Concernant la manipulation directe de l’eau, il faut faire très attention. « Si on lance de l’eau, ça devient une patinoire », signale Julien. Cette situation peut vite créer un « sur-accident » ou empêcher la circulation des automobilistes à proximité, détaille Sébastien. Au cœur de l’incendie, les pompiers se retrouvent mouillés. « Tous nos habits gèlent au complet. On se retrouve souvent avec trois, quatre pouces de glace sur notre tenue », révèle Yan-Olivier Boudreault, en poste depuis un an.

La tenue complète du pompier comprend trois couches de vêtements pour se protéger du feu. Photo : Virgile REVELLE

La tenue complète du pompier comprend trois couches de vêtements pour se protéger du feu. (Photo : Virgile Revelle)

De l’entretien et des précautions

Pour prévenir le gel du matériel, les pompes à incendie et toute la tuyauterie sont automatiquement drainés. Les boyaux sont aussi alcoolisés. L’objectif est qu’il ne reste plus une seule goutte d’eau après leur utilisation. Tout gel pourrait compromettre leur utilisation. Une fois en caserne, le matériel est rincé à l’eau chaude et stocké dans une tour pour qu’il sèche. Le service incendie de Saguenay a aussi dû changer le modèle des appareils respiratoires isolants il y a quelques années. Ces outils possèdent un circuit fermé. Ils permettent au soldat du feu de respirer dans différents types de fumées. Or, le précédent modèle gelait fréquemment en hiver compromettant totalement la sécurité des professionnels.

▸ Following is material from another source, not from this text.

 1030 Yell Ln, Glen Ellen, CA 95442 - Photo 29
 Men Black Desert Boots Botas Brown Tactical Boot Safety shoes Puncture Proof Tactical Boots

Durant les temps de blizzard, les pompiers peuvent intervenir sur des accidents de la route plus importants. Les conditions hivernales affectent aussi la conduite des sauveteurs. Pour s’assurer d’arriver sur intervention, ils doivent conduire prudemment. « La conduite de véhicules lourds est problématique. Les routes se transforment en patinoire », termine Sébastien Lapointe.